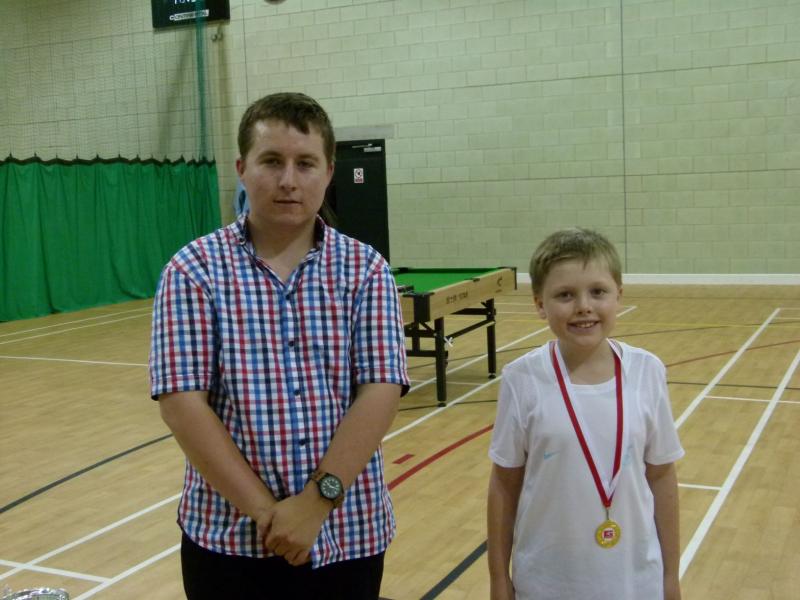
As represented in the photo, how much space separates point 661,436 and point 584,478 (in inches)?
7.1

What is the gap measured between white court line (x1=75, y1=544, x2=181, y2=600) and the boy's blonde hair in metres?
2.43

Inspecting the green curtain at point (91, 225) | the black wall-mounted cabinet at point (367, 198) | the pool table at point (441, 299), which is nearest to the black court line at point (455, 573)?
the pool table at point (441, 299)

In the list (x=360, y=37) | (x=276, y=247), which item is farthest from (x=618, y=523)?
(x=360, y=37)

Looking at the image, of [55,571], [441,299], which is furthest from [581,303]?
[441,299]

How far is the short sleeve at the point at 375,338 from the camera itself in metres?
1.58

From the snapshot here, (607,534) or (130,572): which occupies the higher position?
(607,534)

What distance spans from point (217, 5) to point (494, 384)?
34.8 feet

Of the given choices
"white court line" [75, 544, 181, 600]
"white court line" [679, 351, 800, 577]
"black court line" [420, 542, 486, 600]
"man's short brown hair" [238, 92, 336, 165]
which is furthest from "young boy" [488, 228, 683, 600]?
"white court line" [75, 544, 181, 600]

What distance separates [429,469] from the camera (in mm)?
4871

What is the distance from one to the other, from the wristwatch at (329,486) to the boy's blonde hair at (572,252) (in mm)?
624

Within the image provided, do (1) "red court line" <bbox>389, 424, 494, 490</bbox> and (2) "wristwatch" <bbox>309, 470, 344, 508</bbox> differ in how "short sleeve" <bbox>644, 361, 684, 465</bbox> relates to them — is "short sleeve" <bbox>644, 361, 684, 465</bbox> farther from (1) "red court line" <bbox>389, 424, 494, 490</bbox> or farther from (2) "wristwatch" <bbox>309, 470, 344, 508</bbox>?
(1) "red court line" <bbox>389, 424, 494, 490</bbox>

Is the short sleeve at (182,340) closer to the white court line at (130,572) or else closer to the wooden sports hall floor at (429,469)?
the wooden sports hall floor at (429,469)

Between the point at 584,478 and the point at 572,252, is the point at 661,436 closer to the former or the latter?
the point at 584,478

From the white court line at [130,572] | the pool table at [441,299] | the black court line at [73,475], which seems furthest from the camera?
the pool table at [441,299]
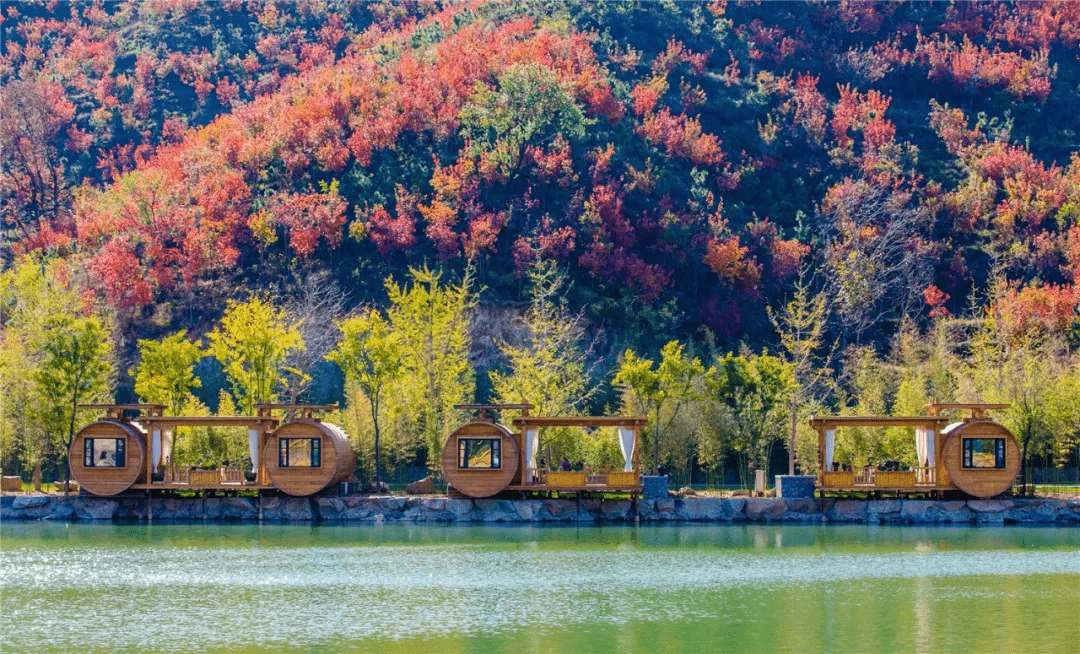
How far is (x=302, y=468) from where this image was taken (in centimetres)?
4344

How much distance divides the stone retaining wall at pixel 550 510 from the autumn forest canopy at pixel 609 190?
22.6 feet

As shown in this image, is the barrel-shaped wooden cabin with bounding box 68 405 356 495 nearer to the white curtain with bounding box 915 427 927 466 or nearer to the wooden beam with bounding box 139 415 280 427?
the wooden beam with bounding box 139 415 280 427

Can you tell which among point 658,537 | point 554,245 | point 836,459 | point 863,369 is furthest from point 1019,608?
point 554,245

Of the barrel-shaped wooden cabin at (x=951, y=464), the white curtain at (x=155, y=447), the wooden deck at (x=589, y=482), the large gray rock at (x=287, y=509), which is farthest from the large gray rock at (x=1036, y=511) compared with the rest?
the white curtain at (x=155, y=447)

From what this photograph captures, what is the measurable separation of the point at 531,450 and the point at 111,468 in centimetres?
1314

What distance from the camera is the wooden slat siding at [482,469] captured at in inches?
1689

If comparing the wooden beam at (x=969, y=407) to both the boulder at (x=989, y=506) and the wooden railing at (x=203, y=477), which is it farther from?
the wooden railing at (x=203, y=477)

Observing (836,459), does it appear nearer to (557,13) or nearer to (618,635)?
(618,635)

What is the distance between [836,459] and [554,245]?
2117 cm

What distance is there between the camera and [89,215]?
72.9 m

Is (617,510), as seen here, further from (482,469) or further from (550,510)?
(482,469)

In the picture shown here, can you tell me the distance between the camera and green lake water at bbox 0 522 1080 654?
24.2 metres

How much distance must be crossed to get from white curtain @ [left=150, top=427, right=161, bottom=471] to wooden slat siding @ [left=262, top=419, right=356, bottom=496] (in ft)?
11.1

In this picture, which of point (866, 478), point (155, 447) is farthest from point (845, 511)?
point (155, 447)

☆ ☆ ☆ ☆

_EXERCISE GOAL_.
Starting at the line containing "In the picture" and ending at the last line of the data, rewrite those lines, requests included, and scale every number in the answers (distances and point coordinates) by 2.5. Round each result to the number of decimal places the original had, with halves rounded up, and leave the requests unchanged.

_RESULT OF THIS TASK_.
In the picture shown here, can you tell me the distance between the camera and green lake water at bbox 0 522 1080 654?
60.5 metres

How much distance must be crossed to get from white curtain @ [left=150, top=427, right=161, bottom=471] to wooden slat siding @ [left=262, top=419, right=356, bottom=496] (in ft)?
27.8

In this picture, which of point (866, 478), point (155, 447) is farthest from point (845, 511)?
point (388, 1118)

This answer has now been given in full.